STUDY TEXT =>
****
Richardson & Wrench Double Bay Director James Dunn has worn many hats over his years in real estate – starting out in property management and exploring buyer management, before bringing his combined experience to a sales role. Here, James reveals how Bob Marley helped him make his first sale and why Australian agents could learn a thing or two about real estate from the London market.
Multi-award winning agent James Dunn humbly credits his long-term success to “hard work” and seeing the value in taking care of buyers, as well as sellers.
This successful strategy has been finely tuned from various real estate pathways, honed over the years as each component fits perfectly into place.
After university, James worked as a property officer while he saved up to travel overseas to London. After returning to Australia (because he missed the sunshine and beaches), James put his all into every role he had, from sales assistant to buyer manager – and now Richardson & Wrench Double Bay director.
James hadn’t initially planned to go into real estate, despite his father Michael’s 30-plus year career as an agent with Richardson & Wrench.
In fact, he wasn’t sure what he wanted to do, eventually “falling into a university degree of commerce and property economics”.
While he studied, James would help his father to earn some extra cash, doing ‘just sold’ drops, assisting with open inspections and dropping profiles with the agents at the office.
****
PROBLEM 1 => Reproduce the passage of the James Dunn profile from "While he studied, James" to "at the office.".
PROBLEM 2 => Write the next part of the profile of real estate agent James Dunn, picking up after its last sentence.
The material that comes next is separate from the real estate profile.

AVAILABLE DATA =>
****
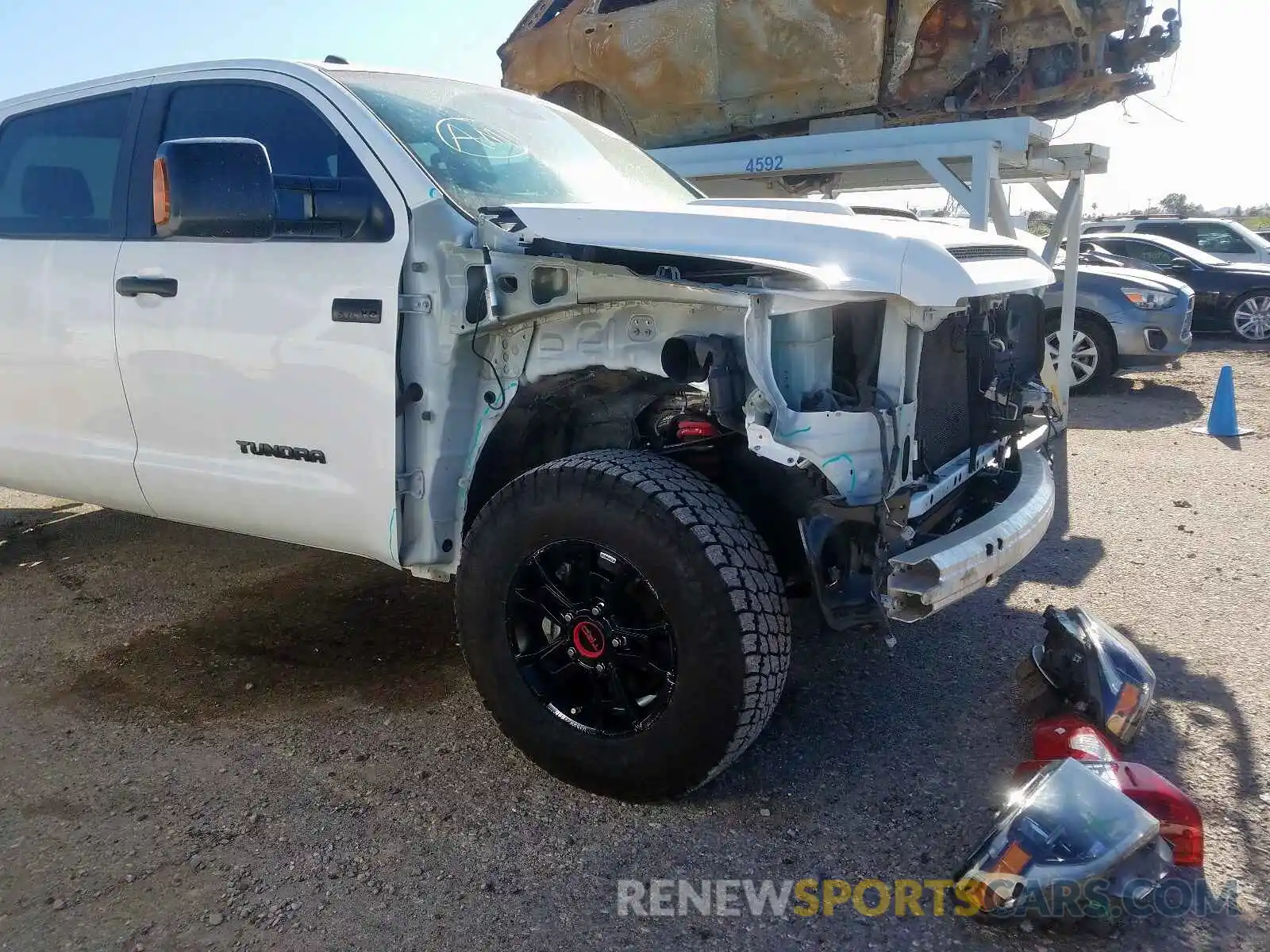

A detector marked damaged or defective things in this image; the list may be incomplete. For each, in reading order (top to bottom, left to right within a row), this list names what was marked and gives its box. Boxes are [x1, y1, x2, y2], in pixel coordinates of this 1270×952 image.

rusted car body on rack [495, 0, 1178, 149]
detached headlight [1122, 289, 1178, 311]
detached taillight [1031, 720, 1122, 766]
****
FINAL ANSWER 1 =>
While he studied, James would help his father to earn some extra cash, doing ‘just sold’ drops, assisting with open inspections and dropping profiles with the agents at the office.

FINAL ANSWER 2 =>
It was only after he finished his studies that James decided he wanted to go overseas. Director Robynne Arnouts offered him a chance to save up for his adventure.
“I set a goal (to work) for six-to-12 months,” James says.
“I started in property management straight after university. I was literally cutting keys, running around and getting things organised for the leasing side.
“Then one of the leasing people couldn’t do it for two weekends so I started leasing a lot of properties and quite well. It helped me understand dealing with people straight away.
“I was there for 18 months before I went overseas for a couple of years.”
James explains his current knowledge comes from his father’s shared wisdom and his experiences in different areas of real estate.
In particular, he learnt how to interact with customers early on in his career.
“I understood from when I was in property management, a lot of the time there were not many thank you’s,” he says.
“My hat goes off to a lot of the property managers and the leasing teams because I’ve been in those trenches and there’s a lot of fires they need to put out.
“But it was exciting. Then I moved into the leasing side and that was very exciting to be able to lease properties, which is similar to selling properties as well.”
James continued to work in real estate after moving to London, focusing on the high-end South Kensington and Chelsea market.
It was there he learnt the importance of one-on-one buyer management, which has come in handy recently amid lockdown restrictions.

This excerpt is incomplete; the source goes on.